▶ _SUPPLIED MATERIAL_
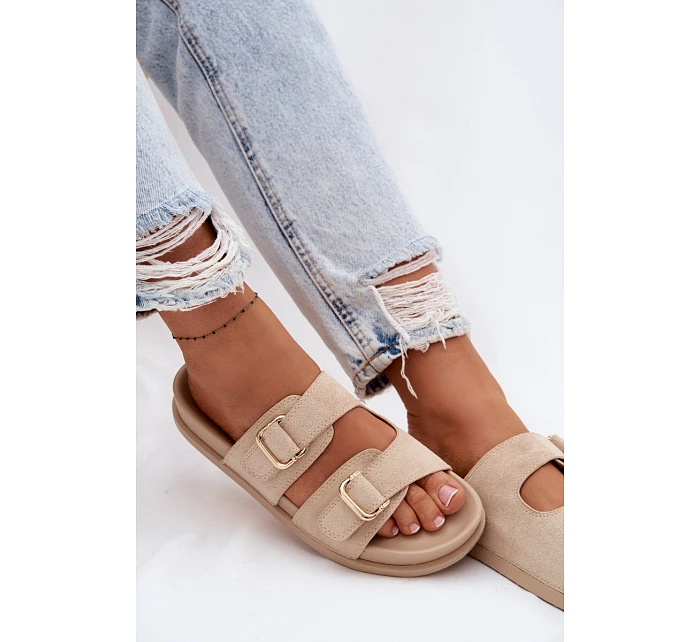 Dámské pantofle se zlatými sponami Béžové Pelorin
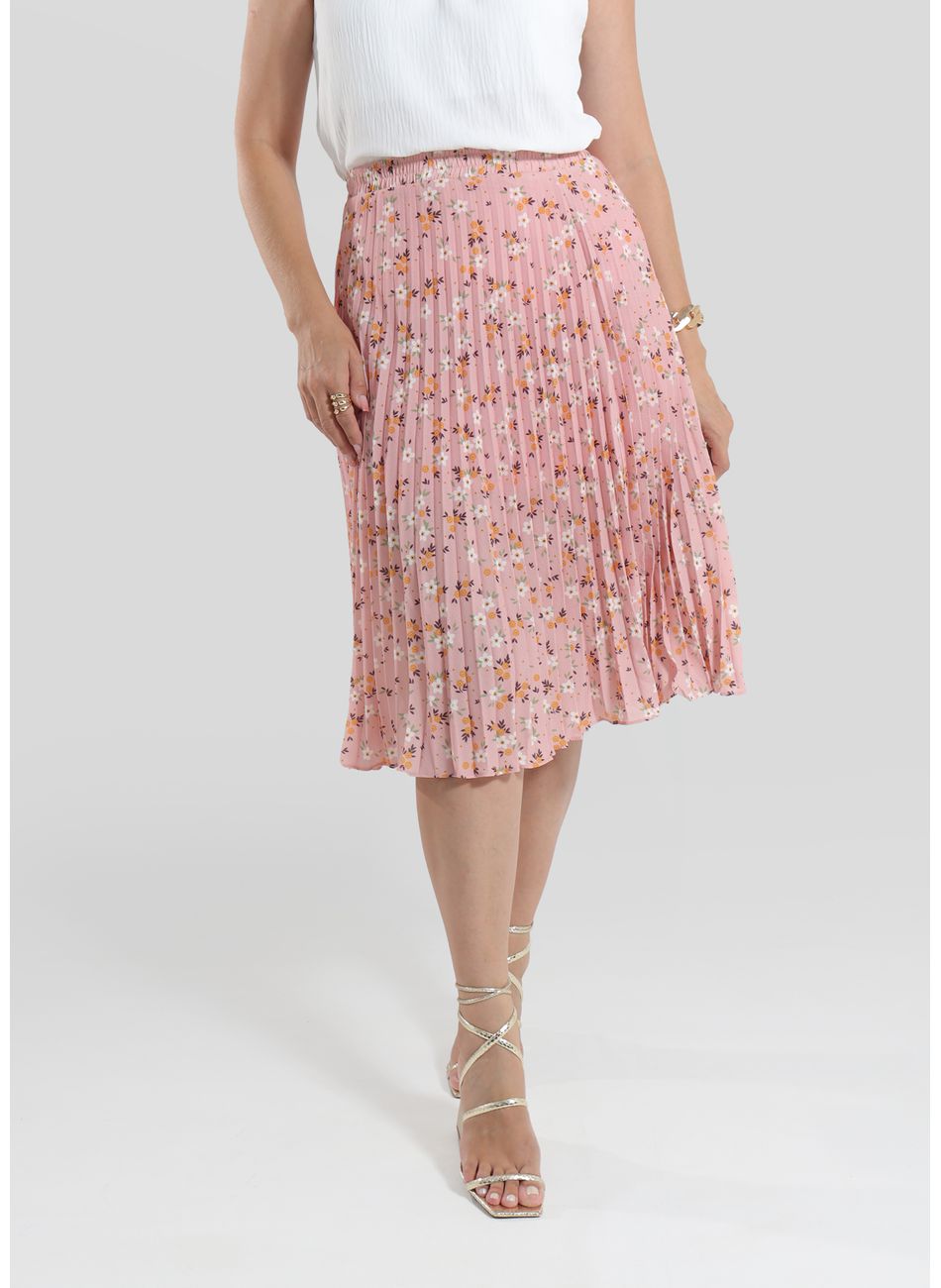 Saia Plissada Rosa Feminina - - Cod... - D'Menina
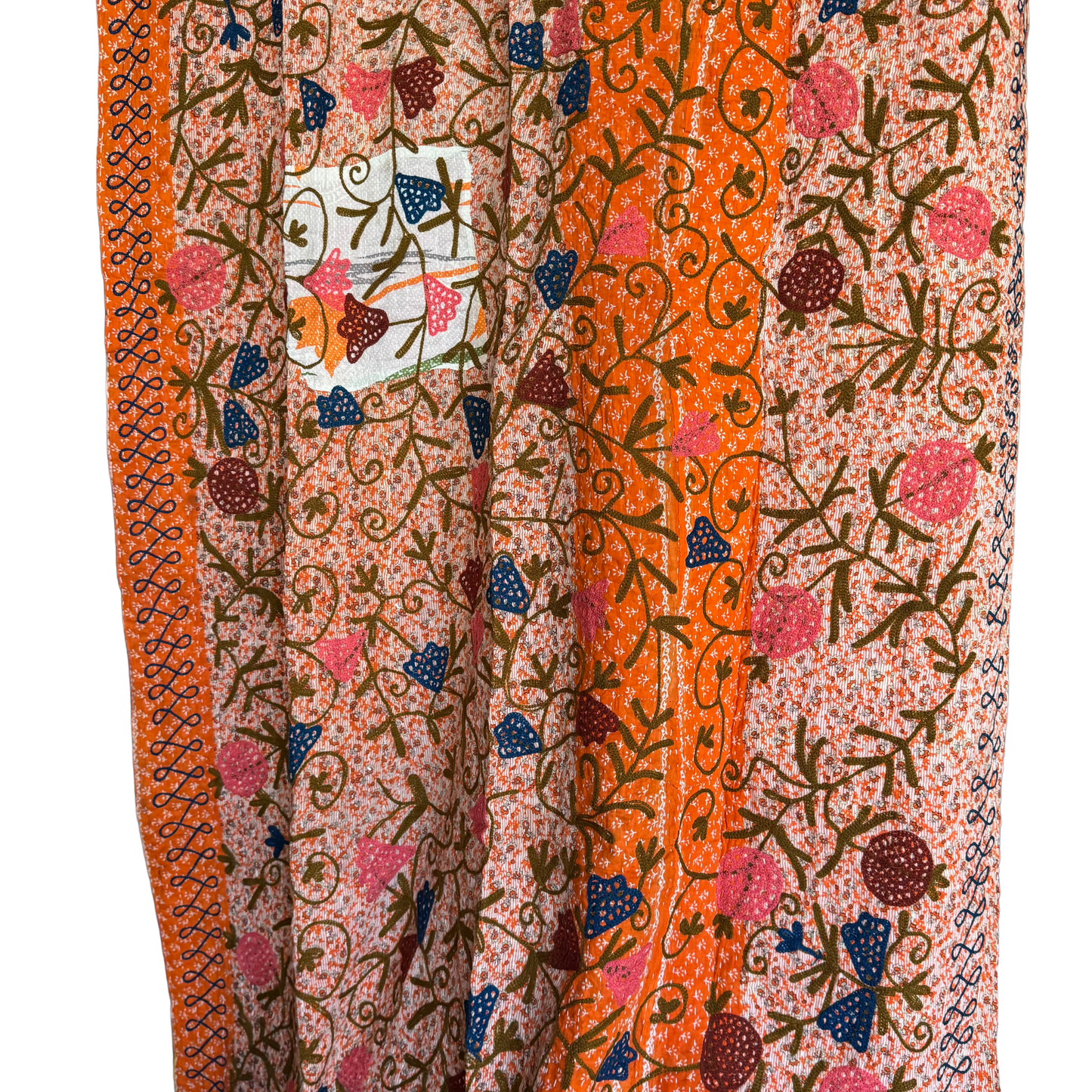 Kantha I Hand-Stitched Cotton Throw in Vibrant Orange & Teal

▶ _EXERCISE DETAILS_
Produce the full material again verbatim, with the pictures dropped.

▶ _WRITTEN ANSWER_
 Dámské pantofle se zlatými sponami Béžové Pelorin
 Saia Plissada Rosa Feminina - - Cod... - D'Menina
 Kantha I Hand-Stitched Cotton Throw in Vibrant Orange & Teal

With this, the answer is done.